Except as set forth below, each Right, when it becomes exercisable,
entitles the registered holder to purchase one one-hundredth of a share of
Series A Junior Participating Preferred Stock, $.10 par value (the "PREFERRED
STOCK"), at a price of $60, subject to adjustment (the "PURCHASE PRICE"). The
description and terms of the Rights are set forth in a Rights Agreement (the
"RIGHTS AGREEMENT") between the Company and American Stock Transfer and Trust
Company, as Rights Agent (the "RIGHTS AGENT"), dated as of December 15, 1998.
Initially, the Rights will be attached to all certificates representing
shares of Common Stock then outstanding, and no separate Right Certificates will
be distributed. The Rights will separate from the shares of Common Stock upon
the earliest to occur of (i) a person or entity (a "PERSON") or group of
affiliated or associated Persons (a "GROUP") having acquired beneficial
ownership of 15% or more of the outstanding shares of Common Stock (except
pursuant to a Permitted Offer, as hereinafter defined); or (ii) 10 business days
(or such later date as the Board of Directors may determine) following the
commencement of, or announcement of an intention to make, a tender offer or
exchange offer the consummation of which would result in a Person or Group
becoming an Acquiring Person (as hereinafter defined) (the earliest of such
dates being called the "DISTRIBUTION DATE"). A Person or Group whose acquisition
of shares of Common Stock causes a Distribution Date pursuant to clause (i)
above is an "ACQUIRING PERSON." The date that a Person or Group becomes an
Acquiring Person is the "SHARES ACQUISITION DATE."
Notwithstanding the foregoing, if any stockholders own in excess of
15% of the outstanding shares of Common Stock at the time the plan is adopted,
they and their affiliates and associates ("GRANDFATHERED STOCKHOLDERS") will not
be deemed to be Acquiring Persons and their ownership will not cause a
Distribution Date. Any such Grandfathered Stockholder will, however, be deemed
to be Acquiring Persons at any time that they beneficially own any shares of
Common Stock other than (i) any shares beneficially owned by them on the date of
the Rights Agreement and (ii) any shares beneficially owned by them as a result
of a stock dividend, stock split or reclassification. No transferee of any
Grandfathered Stockholder may, immediately after such transfer, beneficially own
more than 15% of the outstanding shares of Common Stock.
C-1
In addition, a Person who acquires shares of Common Stock pursuant to a
tender or exchange offer which is for all outstanding shares of Common Stock at
a price and on terms which the Board of Directors determines (prior to
acquisition) to be adequate and in the best interests of the Company and its
stockholders (other than such Person, its affiliates and associates) (a
"PERMITTED OFFER") will not be deemed to be an Acquiring Person and such
Person's ownership will not constitute a Distribution Date.

§ Source excerpt:
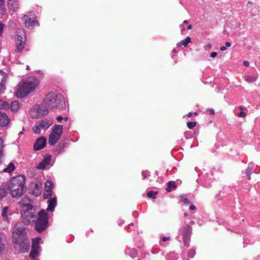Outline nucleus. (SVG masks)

§ What you need to do:
a - According to the shareholder rights plan text, which company serves as the Rights Agent?
b - Repeat the shareholder rights plan text from "Notwithstanding the foregoing, if" up to and including "of Common Stock.".
c - Write the passage that follows the last sentence of the shareholder rights plan text.

§ Results:
a - American Stock Transfer and Trust Company.

b -
Notwithstanding the foregoing, if any stockholders own in excess of
15% of the outstanding shares of Common Stock at the time the plan is adopted,
they and their affiliates and associates ("GRANDFATHERED STOCKHOLDERS") will not
be deemed to be Acquiring Persons and their ownership will not cause a
Distribution Date. Any such Grandfathered Stockholder will, however, be deemed
to be Acquiring Persons at any time that they beneficially own any shares of
Common Stock other than (i) any shares beneficially owned by them on the date of
the Rights Agreement and (ii) any shares beneficially owned by them as a result
of a stock dividend, stock split or reclassification. No transferee of any
Grandfathered Stockholder may, immediately after such transfer, beneficially own
more than 15% of the outstanding shares of Common Stock.

c -
The shares of Preferred Stock purchasable upon exercise of the Rights
will have a minimum preferential quarterly dividend of $1.00 per share, but will
be entitled to receive, in the aggregate, a dividend of 100 times the dividend
declared on the shares of Common Stock. In the event of liquidation, the holders
of the shares of Preferred Stock will be entitled to receive a minimum
liquidation payment of $100 per share, but will be entitled to receive an
aggregate liquidation payment equal to 100 times the payment made per share of
Common Stock. Each share of Preferred Stock will have one hundred votes, voting
together with the shares of Common Stock. In the event of any merger,
consolidation or other transaction in which shares of Common Stock are
exchanged, each share of Preferred Stock will be entitled to receive 100 times
the amount and type of consideration received per share of Common Stock. The
rights of the shares of Preferred Stock as to dividends and liquidation, and in
the event of mergers and consolidation, are protected by customary anti-dilution
provisions.
The Rights Agreement provides that, until the Distribution Date, the
Rights will be transferred with and only with the shares of Common Stock. Until
the Distribution Date (or earlier redemption or expiration of the Rights), new
Common Stock certificates issued after the Record Date upon the transfer or new
issuance of shares of Common Stock will contain a notation incorporating the
Rights Agreement by reference. Until the Distribution Date (or earlier
redemption or expiration of the Rights), the surrender for transfer of any
certificates for shares of Common Stock outstanding as of the Record Date, even
without such notation or a copy of this Summary of Rights being attached
thereto, will also constitute the transfer of the Rights associated with the
shares of Common Stock represented by such certificate. As soon as practicable
following the Distribution Date, separate certificates evidencing the Rights
("RIGHT CERTIFICATES") will be mailed to holders of record of the Common Stock
as of the close of business on the Distribution Date (and to each initial record
holder of certain shares of Common Stock issued after the Distribution Date),
and such separate Right Certificates alone will evidence the Rights.
THE RIGHTS ARE NOT EXERCISABLE UNTIL THE DISTRIBUTION DATE, and will
expire at the close of business on December 15, 2008, unless earlier redeemed by
the Company as described below.
In the event that any person becomes an Acquiring Person, each holder
of Rights (other than Rights that have become null and void as described below)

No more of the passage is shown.